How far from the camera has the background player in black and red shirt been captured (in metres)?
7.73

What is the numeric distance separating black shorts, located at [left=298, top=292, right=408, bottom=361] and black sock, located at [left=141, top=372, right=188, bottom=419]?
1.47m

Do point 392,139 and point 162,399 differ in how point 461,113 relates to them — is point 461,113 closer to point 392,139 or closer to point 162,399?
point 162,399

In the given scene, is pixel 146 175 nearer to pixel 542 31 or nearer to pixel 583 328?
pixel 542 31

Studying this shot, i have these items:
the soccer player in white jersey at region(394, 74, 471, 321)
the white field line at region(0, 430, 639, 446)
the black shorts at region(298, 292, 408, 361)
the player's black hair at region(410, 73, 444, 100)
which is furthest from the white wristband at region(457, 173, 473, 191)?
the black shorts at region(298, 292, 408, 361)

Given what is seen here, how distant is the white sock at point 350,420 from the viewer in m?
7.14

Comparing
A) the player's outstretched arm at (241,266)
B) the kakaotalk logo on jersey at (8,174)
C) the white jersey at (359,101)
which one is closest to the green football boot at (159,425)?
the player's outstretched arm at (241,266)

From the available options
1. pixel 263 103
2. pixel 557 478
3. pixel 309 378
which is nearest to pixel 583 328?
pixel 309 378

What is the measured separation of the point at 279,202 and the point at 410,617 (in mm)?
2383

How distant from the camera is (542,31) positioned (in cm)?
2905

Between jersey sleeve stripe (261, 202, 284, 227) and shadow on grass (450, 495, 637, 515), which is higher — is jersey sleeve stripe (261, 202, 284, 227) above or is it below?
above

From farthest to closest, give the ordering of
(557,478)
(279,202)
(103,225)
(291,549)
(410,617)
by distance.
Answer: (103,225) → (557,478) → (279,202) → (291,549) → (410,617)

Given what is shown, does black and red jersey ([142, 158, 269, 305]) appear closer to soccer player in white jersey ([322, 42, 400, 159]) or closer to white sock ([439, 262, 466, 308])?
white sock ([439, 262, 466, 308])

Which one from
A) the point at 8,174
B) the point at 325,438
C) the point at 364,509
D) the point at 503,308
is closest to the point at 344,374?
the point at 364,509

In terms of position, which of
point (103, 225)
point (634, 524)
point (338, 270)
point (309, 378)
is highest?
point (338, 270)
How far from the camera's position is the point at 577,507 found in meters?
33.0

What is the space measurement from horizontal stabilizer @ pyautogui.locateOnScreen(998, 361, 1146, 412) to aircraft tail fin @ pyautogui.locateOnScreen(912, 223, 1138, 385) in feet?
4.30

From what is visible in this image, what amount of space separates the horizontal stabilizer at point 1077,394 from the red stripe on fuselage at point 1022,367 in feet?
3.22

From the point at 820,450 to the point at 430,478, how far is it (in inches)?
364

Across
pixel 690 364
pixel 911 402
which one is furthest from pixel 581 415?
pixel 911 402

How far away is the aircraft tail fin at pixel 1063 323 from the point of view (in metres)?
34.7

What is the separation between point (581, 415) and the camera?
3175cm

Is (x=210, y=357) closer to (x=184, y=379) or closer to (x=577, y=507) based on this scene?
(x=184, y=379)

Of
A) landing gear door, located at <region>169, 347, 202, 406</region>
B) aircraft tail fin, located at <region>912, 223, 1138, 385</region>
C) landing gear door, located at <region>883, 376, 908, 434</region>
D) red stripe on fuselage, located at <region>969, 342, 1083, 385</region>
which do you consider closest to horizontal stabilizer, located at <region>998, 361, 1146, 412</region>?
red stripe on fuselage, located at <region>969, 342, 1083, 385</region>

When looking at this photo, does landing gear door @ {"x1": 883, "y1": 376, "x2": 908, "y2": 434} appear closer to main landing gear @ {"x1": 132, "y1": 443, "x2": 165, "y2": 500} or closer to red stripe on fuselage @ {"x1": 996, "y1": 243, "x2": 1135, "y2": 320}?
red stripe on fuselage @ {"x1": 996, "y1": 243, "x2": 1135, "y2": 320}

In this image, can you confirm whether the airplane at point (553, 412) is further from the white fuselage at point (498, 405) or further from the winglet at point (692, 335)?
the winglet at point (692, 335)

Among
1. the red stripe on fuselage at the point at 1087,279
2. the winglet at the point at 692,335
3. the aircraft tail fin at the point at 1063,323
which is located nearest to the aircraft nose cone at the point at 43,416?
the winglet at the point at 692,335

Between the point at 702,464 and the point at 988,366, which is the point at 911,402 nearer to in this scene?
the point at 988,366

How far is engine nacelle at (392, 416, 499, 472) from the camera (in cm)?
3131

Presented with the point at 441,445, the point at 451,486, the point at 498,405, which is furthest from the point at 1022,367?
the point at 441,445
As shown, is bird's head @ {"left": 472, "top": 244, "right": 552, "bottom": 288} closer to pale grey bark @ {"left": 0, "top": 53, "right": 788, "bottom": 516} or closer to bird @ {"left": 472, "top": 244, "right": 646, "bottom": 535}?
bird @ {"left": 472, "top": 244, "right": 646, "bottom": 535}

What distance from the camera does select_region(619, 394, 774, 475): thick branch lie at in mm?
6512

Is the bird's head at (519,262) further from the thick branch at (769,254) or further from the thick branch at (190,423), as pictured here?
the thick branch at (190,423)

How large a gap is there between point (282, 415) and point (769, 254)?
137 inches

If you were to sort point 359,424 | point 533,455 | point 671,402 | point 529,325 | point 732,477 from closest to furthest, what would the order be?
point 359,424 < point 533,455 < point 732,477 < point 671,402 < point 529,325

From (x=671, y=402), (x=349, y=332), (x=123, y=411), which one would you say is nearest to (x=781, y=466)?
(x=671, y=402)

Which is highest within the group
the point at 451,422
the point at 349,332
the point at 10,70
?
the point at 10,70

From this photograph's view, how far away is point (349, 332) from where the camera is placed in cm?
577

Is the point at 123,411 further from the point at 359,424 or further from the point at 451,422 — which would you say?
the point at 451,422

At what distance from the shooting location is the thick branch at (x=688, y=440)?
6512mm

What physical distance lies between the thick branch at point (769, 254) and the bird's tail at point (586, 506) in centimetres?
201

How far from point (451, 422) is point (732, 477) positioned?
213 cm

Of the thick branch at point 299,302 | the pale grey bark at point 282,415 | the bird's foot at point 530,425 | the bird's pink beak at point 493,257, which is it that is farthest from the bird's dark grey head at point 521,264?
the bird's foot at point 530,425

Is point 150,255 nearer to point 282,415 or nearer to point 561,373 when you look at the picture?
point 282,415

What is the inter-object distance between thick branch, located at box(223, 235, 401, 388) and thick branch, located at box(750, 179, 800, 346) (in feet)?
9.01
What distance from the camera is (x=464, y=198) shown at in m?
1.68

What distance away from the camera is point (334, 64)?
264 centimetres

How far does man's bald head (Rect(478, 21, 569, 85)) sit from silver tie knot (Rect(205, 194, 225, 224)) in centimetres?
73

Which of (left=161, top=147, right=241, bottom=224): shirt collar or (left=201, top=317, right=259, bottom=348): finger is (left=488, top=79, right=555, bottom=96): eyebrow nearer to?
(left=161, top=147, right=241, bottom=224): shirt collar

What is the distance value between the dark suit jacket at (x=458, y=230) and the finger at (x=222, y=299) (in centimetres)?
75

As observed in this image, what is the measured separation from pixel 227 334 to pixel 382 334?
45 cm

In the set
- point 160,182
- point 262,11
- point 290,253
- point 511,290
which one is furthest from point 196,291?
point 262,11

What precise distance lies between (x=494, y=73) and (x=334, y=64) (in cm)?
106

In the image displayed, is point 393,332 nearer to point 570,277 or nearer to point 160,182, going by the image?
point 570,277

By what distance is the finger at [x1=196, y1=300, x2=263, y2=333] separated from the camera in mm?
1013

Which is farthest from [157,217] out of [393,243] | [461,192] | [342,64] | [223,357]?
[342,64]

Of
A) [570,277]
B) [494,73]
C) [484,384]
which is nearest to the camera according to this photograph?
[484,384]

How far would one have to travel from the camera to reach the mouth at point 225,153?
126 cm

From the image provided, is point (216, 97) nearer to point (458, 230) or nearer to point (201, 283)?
__________
**What needs to be done**. Repeat exactly, and only, the lines from the line with "Is point 150,255" through the end of the listing above, both ends included.

**Result**.
Is point 150,255 nearer to point 282,415 or nearer to point 561,373 when you look at the picture?
point 282,415

What is the inter-object distance between thick branch, located at box(223, 235, 401, 388) and thick branch, located at box(750, 179, 800, 346) (in feet)?
9.01
What distance from the camera is (x=464, y=198) shown at in m?
1.68

What distance away from the camera is point (334, 64)?
264 centimetres

How far does man's bald head (Rect(478, 21, 569, 85)) sit from silver tie knot (Rect(205, 194, 225, 224)) in centimetres?
73

Which of (left=161, top=147, right=241, bottom=224): shirt collar or (left=201, top=317, right=259, bottom=348): finger is (left=488, top=79, right=555, bottom=96): eyebrow nearer to?
(left=161, top=147, right=241, bottom=224): shirt collar

What is the distance value between the dark suit jacket at (x=458, y=230) and the finger at (x=222, y=299) (in centimetres)?
75

As observed in this image, what is the measured separation from pixel 227 334 to pixel 382 334?
45 cm

In the set
- point 160,182
- point 262,11
- point 290,253
- point 511,290
which one is furthest from point 196,291?
point 262,11

What precise distance lies between (x=494, y=73) and (x=334, y=64) (in cm)?
106

In the image displayed, is point 393,332 nearer to point 570,277 or nearer to point 160,182, going by the image?
point 570,277

By what distance is the finger at [x1=196, y1=300, x2=263, y2=333] separated from the camera in mm?
1013

Which is farthest from [157,217] out of [393,243] | [461,192] | [342,64] | [223,357]?
[342,64]

Of
A) [570,277]
B) [494,73]
C) [484,384]
which is nearest to the camera according to this photograph?
[484,384]

How far would one have to travel from the camera to reach the mouth at point 225,153?
126 cm

From the image provided, is point (216, 97) nearer to point (458, 230) or nearer to point (201, 283)?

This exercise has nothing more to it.